Le peuple doit se lever et montrer au régime et à son opposition le pays qu’est la Côte d’Ivoire, le gouvernement et son opposition qu’il veut. Il n’est pas nécessaire d’user de violence pour le faire savoir, quelque issue à laquelle la crise nous mènera ne changera pas l’intérêt de cet effort. En ce domaine, les ivoiriens ne sont pas contraints par l’urgence qui semblait guider les initiatives malheureuses de ceux qui veulent le pouvoir tout de suite et à tous prix, sans l’accord du peuple. Il faut préparer les conditions d’une nouvelle époque en Côte d’Ivoire.

Conclusion.

Un républicain a confiance dans le peuple et le reconnaît comme son souverain. Cette confiance se fonde et se renforce dans le travail qu’il fait, au pouvoir ou en tant qu’opposant à un régime au pouvoir, ou simple sympathisant de ces deux, ou simples citoyens, pour contribuer éclairer le libre exercice de sa liberté et de son droit. Ceux qui considèrent que le peuple est un troupeau d’enfants mineurs, incapables de discerner aucun intérêt particulier ni collectif, au point qu’une puissance (eux) doit décider et agir à sa place pour son bien génèrent en réalité, ses souffrances les plus importantes. Ceux-là ne sont pas des républicains, mais ceux qui veulent faire leur miel de sa domination.  Tant que l’état d’esprit des acteurs politiques ivoiriens est cela, le peuple ivoirien doit s’attendre à la continuité de sa souffrance, peu importe qui il porte à la détention et exercice du pouvoir et qui sont dans l’opposition à leur pouvoir. Le peuple détient la solution à sa difficulté, sans qu’une révolution ne soit nécessairement urgente. La grandeur de la considération dont le peuple crédite tels ou tels acteurs politiques devrait être étalonnée au regard de celle qu’ils lui portent en retour dans leurs attitudes, postures et leurs actes. Un peuple digne, mais méprisé ne saurait accorder une grande considération aux auteurs de ce mépris. A condition qu’il ait une certaine compréhension des mécanismes qui produisent ce forfait à son détriment, sans que parfois, il ne parvienne à s’en rendre compte ou que ses propres pesanteurs ou passions qui lestent son esprit ne l’empêchent de le constater.

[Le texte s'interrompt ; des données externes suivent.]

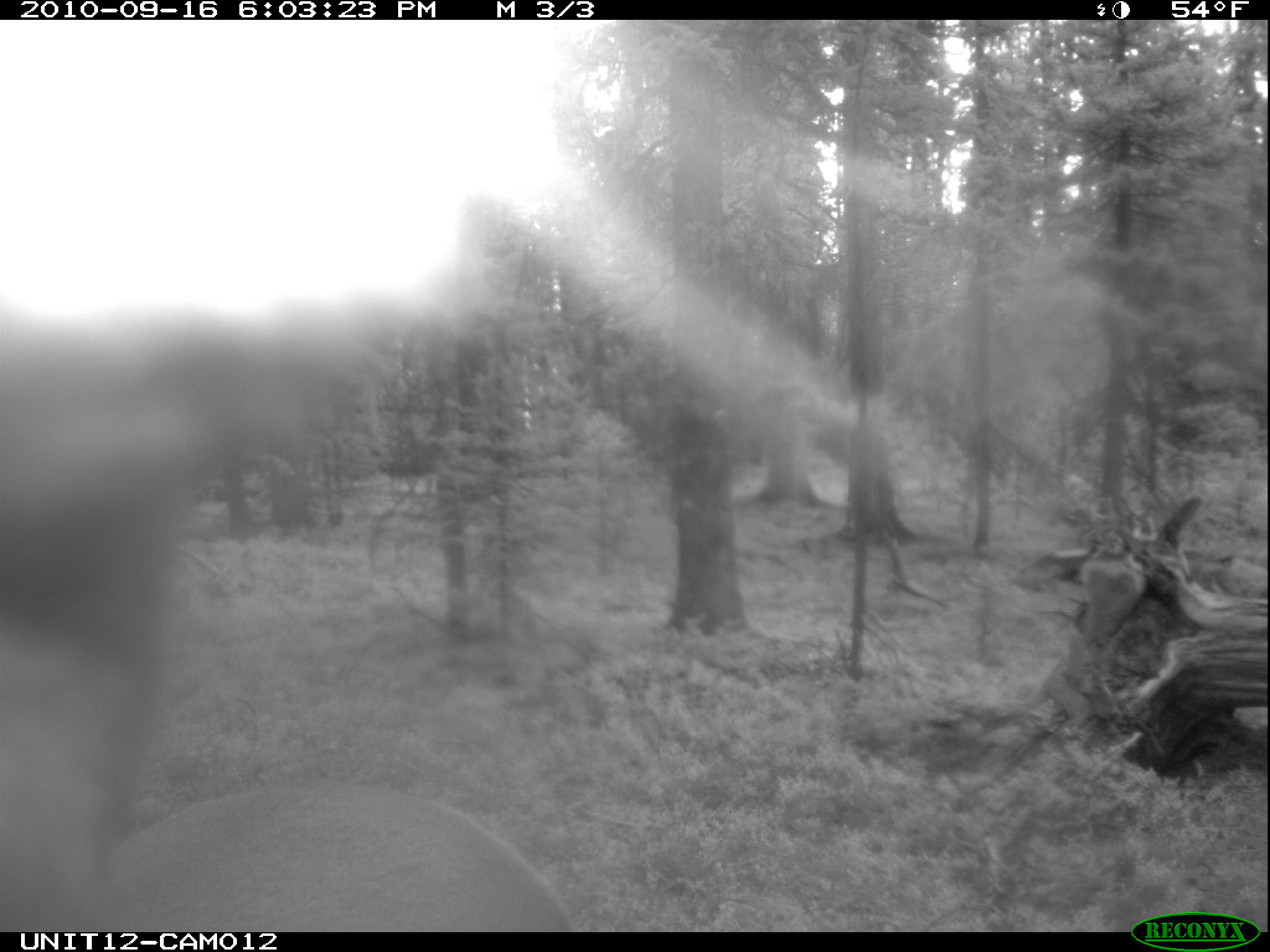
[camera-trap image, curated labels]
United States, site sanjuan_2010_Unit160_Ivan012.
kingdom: Animalia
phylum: Chordata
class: Mammalia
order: Artiodactyla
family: Cervidae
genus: Cervus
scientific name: Cervus elaphus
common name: red deer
Cervus elaphus (red deer).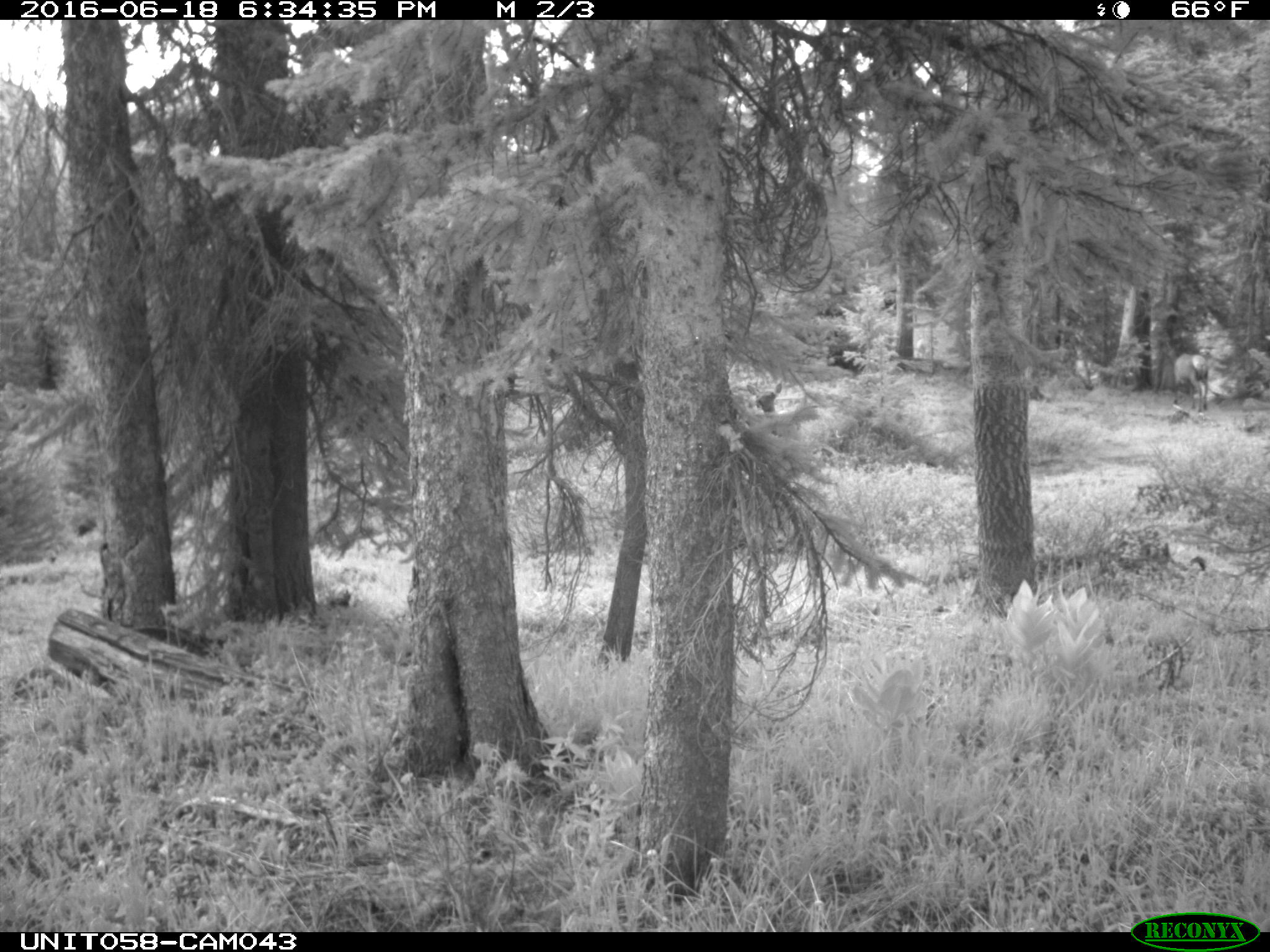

Il faut arrêter de se plaindre de la toxicité des seuls vieux acteurs ou de tels ou tels acteurs. Les leaders politiques ne créent pas les conditions d’une transition pacifique ; ils confisquent le pouvoir etc… Cela est souvent exact. Mais, chacun de nous détenons une partie du pouvoir que tous représentons en vivant ensemble. A consacrer le temps à disserter de ceux qui exercent mal leur part du pouvoir détenue et peut-être mal exercé, on finit par ne plus voir ceux qui croient n’en disposer aucune part en exerce tout autant une part et peut-être mal aussi. Qu’est-ce qui enferme ceux qui les soutiennent durablement et rendent possible et durablement cette toxicité, en étant conscients de l’effet collectivement désastreux pour la société et sa cohésion ?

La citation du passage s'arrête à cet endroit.